02. Handling Data & Files

Updated on February 7, 2025
We know how to enter different types of data into the Command Window, learned about types of data, and how to use simple functions. But what happens when we have data which seems impossible to type over into the Command Window? In this second tutorial, we will focus on ways of handling bigger data and will make the next step in your programming journey.

Learning Goals #

  • Using scripts to organize your programming efforts.
  • Opening bigger files such as .CSV files.
  • Using data stored as Tables.

1. Scripts #

1.1. Creating and writing a script #

Now that we have developed the ability for simple interactions with the MATLAB interface, we can start learning more about programming. Most code that you write can be organised in scripts, which are compilations of code. To avoid losing your written code, it is paramount that we create a script file immediately. Figure 1 shows some important options in the MATLAB interface.
Figure 1. MATLAB interface.
First press New, Scripts (A), and a new script will open with the name “untitled”. To save this new script, now press Save (B). The File Explorer will open, and you can generally save this file anywhere, but we recommend it saving in one allocated folder. This way, you can make sure this folder is visual in the Current Folder part of the MATLAB window. This ensures easy acces to all the files you will create during these tutorials.
EXERCISE 1
  1. Create a new script file and save it in a location that you want to use for your MATLAB calculations.
  2. Navigate in the Current Folder window to the location where you saved your new script file.
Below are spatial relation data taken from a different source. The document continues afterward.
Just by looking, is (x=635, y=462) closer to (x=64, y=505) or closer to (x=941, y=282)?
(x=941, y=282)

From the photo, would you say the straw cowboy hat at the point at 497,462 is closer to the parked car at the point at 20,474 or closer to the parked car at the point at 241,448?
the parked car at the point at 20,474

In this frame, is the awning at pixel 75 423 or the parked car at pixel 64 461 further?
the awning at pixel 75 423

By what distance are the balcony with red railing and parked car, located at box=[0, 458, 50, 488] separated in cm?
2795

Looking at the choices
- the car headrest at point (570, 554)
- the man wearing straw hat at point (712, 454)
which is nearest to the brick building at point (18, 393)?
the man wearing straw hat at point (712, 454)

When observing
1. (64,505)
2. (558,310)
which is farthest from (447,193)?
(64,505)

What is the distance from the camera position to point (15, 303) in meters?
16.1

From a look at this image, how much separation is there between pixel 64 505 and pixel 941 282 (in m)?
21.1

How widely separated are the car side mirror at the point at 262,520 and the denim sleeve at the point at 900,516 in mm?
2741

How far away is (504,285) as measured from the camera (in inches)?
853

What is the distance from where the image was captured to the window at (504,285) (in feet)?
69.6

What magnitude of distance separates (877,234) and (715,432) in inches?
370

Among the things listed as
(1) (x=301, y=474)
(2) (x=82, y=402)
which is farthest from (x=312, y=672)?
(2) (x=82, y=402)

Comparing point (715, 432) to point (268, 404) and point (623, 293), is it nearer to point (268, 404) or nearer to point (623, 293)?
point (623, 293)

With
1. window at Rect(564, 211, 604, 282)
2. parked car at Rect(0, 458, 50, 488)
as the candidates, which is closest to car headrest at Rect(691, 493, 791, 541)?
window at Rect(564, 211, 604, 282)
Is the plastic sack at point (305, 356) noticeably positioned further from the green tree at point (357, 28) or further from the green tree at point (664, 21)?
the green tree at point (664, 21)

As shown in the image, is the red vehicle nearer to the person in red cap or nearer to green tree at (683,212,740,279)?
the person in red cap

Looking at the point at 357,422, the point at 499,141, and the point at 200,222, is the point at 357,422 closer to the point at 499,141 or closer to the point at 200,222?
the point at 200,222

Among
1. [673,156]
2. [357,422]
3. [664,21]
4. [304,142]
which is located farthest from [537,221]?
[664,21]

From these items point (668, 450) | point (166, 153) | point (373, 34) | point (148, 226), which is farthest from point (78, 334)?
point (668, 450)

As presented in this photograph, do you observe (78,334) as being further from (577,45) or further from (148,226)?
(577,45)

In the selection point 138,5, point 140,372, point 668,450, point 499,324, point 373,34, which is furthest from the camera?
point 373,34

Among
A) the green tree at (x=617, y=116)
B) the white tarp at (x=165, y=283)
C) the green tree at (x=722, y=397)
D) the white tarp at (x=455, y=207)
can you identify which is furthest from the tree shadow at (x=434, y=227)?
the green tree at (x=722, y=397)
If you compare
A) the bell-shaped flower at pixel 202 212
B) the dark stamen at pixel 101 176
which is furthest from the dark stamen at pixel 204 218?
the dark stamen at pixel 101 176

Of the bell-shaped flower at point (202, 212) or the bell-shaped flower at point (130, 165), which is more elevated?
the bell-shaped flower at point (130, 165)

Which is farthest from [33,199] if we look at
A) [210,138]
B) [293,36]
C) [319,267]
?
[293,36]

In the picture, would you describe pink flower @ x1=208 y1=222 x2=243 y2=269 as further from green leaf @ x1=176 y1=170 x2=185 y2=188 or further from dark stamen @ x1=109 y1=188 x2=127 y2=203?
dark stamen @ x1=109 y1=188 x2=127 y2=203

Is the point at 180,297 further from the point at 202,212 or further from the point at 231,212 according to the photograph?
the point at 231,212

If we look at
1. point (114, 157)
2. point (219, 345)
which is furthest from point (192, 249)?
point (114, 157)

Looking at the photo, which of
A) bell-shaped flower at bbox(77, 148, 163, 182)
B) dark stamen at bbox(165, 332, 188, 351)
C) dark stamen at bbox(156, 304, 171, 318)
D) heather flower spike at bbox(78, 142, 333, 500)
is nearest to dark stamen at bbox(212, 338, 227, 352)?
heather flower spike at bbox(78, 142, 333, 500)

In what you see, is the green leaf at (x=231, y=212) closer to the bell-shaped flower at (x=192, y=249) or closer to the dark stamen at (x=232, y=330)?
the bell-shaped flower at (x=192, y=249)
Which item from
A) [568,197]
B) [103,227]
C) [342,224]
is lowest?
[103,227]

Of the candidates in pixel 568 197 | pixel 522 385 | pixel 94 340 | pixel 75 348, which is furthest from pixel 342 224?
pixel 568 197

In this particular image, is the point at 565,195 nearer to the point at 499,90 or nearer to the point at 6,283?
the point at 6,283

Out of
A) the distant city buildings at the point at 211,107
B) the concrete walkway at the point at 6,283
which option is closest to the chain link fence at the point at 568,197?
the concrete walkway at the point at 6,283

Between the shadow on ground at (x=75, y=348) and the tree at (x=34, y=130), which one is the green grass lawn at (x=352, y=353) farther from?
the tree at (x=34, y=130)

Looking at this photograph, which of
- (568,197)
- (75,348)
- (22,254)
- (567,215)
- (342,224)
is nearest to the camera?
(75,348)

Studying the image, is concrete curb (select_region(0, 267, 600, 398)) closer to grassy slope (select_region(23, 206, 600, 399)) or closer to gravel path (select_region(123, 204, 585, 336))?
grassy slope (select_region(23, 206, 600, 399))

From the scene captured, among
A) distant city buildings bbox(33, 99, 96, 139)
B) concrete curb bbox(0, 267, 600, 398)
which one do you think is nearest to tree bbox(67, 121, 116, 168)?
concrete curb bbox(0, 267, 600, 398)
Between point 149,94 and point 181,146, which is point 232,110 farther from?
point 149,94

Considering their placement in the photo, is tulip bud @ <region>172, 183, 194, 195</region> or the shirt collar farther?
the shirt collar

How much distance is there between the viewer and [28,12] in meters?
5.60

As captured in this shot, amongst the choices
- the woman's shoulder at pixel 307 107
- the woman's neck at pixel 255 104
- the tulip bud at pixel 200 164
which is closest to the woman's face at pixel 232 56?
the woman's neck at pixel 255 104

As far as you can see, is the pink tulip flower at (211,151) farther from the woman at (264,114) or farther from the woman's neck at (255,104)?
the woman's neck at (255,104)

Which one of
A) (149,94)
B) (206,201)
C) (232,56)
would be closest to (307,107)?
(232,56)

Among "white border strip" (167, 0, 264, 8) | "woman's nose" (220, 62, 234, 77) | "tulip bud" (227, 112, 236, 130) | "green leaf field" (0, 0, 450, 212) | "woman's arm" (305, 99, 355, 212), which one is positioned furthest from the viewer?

You should now see it in your Current Folder window.
After creating a new script file, we also need to be able to run this script. We do this by clicking on Run (C) at the top of the window. By pressing this button, the whole script will ben executed (called “running” a script in the programming community). There is also a way to only run parts of the script. This will be important once we will make longer scripts and you need to either troubleshoot or just try out specific parts of your code. To run a section you need to click on Run Section (D). How to make sections will be discussed in 1.3.
EXERCISE 2
  1. Create a script which will sum two variables and save this summed value in a third variable. Hint: take a look at exercise 1 from tutorial 1.
  2. Now press Run to run this code. What happens? Hint: did you try using the semicolon “;”.
  3. Now try out the other buttons on the top.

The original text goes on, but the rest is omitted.